### Given task
Copy the records from their start through the line containing "Result: red and", both ends included, substituting "viewer" for "camera" and leaving all else unchanged.

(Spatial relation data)
==================================================

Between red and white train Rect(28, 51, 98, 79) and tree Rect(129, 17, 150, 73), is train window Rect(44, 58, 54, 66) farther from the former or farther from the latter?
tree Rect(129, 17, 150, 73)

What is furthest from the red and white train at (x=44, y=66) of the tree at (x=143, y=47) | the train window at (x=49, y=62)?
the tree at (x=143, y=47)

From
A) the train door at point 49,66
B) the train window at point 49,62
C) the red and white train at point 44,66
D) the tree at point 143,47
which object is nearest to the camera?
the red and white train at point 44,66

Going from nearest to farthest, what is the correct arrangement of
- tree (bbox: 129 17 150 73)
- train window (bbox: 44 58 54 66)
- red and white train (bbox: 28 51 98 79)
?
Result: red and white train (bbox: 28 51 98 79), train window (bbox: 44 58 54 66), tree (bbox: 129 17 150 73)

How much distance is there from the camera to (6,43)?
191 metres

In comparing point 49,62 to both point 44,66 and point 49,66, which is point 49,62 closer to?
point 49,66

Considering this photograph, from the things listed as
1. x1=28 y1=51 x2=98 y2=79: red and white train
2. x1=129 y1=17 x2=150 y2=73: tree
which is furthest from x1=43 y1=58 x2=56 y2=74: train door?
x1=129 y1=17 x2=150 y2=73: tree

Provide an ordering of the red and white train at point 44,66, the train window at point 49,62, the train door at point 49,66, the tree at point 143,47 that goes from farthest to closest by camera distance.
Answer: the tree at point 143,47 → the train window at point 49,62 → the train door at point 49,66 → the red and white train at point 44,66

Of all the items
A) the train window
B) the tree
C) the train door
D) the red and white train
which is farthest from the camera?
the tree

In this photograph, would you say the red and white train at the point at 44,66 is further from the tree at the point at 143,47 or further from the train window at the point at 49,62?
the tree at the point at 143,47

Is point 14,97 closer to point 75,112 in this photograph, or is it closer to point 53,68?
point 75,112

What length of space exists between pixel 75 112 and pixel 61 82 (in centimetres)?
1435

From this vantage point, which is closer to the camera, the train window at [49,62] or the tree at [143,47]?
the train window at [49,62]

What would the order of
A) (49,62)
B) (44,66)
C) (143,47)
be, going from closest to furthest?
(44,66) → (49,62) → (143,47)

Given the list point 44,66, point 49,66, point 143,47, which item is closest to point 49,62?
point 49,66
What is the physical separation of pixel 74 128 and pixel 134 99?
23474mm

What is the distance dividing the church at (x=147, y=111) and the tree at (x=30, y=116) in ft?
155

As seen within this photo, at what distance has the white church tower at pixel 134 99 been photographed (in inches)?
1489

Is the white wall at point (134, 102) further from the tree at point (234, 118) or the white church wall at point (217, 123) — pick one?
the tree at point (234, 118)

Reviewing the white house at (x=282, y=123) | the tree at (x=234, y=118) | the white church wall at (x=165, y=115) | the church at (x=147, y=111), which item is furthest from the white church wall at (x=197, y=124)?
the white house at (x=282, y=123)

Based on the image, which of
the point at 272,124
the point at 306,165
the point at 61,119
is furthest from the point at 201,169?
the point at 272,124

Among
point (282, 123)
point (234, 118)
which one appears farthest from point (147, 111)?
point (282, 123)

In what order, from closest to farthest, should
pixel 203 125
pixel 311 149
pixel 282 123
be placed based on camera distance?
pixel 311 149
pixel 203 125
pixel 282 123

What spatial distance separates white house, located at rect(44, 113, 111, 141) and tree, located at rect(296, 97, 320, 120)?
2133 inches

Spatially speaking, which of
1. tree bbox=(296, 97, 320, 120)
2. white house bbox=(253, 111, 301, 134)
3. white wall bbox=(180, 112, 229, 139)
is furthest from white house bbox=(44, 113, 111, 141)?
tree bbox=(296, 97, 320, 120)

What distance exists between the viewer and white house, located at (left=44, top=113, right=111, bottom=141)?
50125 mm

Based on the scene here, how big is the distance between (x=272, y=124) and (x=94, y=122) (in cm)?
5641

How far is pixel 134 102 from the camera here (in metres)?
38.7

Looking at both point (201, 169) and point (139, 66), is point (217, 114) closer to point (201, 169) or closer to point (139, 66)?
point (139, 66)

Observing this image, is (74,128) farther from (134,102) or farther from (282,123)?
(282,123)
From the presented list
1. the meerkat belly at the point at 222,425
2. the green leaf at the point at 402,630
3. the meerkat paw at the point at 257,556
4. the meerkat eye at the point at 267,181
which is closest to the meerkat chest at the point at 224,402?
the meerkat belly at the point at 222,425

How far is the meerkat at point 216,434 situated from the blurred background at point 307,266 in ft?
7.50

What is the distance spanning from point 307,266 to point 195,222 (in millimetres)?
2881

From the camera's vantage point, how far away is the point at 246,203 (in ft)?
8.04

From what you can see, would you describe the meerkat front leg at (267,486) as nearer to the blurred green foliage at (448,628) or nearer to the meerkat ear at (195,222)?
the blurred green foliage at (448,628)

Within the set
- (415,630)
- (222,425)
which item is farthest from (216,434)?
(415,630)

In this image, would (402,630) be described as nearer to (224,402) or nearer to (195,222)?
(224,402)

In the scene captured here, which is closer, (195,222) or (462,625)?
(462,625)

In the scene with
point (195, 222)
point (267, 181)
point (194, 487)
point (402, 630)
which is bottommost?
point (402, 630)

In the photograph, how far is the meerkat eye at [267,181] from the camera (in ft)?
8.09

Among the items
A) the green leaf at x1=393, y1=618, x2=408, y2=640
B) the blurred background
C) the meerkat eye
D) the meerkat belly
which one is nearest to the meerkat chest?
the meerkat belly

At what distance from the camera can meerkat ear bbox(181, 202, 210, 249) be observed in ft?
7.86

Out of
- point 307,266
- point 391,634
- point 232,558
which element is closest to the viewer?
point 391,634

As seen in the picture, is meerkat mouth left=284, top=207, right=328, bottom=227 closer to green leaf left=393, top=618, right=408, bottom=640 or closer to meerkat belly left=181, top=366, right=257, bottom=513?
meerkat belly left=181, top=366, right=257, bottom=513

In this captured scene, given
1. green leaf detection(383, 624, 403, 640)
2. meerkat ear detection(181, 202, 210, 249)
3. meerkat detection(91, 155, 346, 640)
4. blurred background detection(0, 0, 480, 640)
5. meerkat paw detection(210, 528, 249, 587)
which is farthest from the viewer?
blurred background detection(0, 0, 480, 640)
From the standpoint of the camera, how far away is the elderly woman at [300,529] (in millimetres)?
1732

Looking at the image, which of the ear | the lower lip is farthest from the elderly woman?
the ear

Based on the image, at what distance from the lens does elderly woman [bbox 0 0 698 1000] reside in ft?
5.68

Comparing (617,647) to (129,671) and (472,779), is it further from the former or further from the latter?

==================================================

### Solved exercise
Between red and white train Rect(28, 51, 98, 79) and tree Rect(129, 17, 150, 73), is train window Rect(44, 58, 54, 66) farther from the former or farther from the latter?
tree Rect(129, 17, 150, 73)

What is furthest from the red and white train at (x=44, y=66) of the tree at (x=143, y=47) | the train window at (x=49, y=62)?
the tree at (x=143, y=47)

From
A) the train door at point 49,66
B) the train window at point 49,62
C) the red and white train at point 44,66
D) the tree at point 143,47
which object is nearest to the viewer?
the red and white train at point 44,66

Going from nearest to farthest, what is the correct arrangement of
- tree (bbox: 129 17 150 73)
- train window (bbox: 44 58 54 66)
- red and white train (bbox: 28 51 98 79)
?
Result: red and white train (bbox: 28 51 98 79), train window (bbox: 44 58 54 66), tree (bbox: 129 17 150 73)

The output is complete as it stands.